Please return the data that follows precisely as written, but without the images.

▶ _Available data_
====================

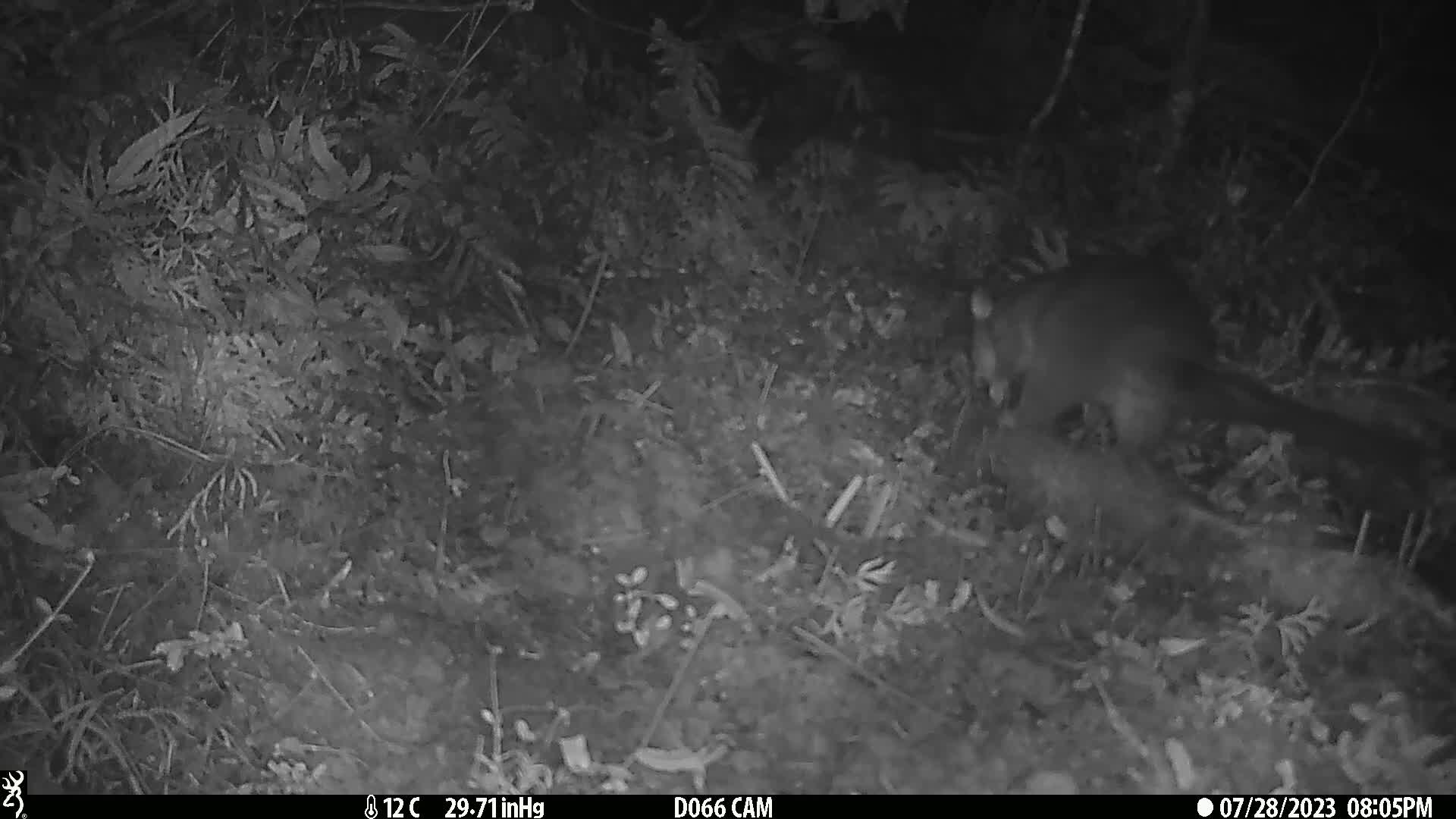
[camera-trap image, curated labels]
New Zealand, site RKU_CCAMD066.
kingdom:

====================

▶ _Answer section_
[camera-trap image, curated labels]
New Zealand, site RKU_CCAMD066.
kingdom:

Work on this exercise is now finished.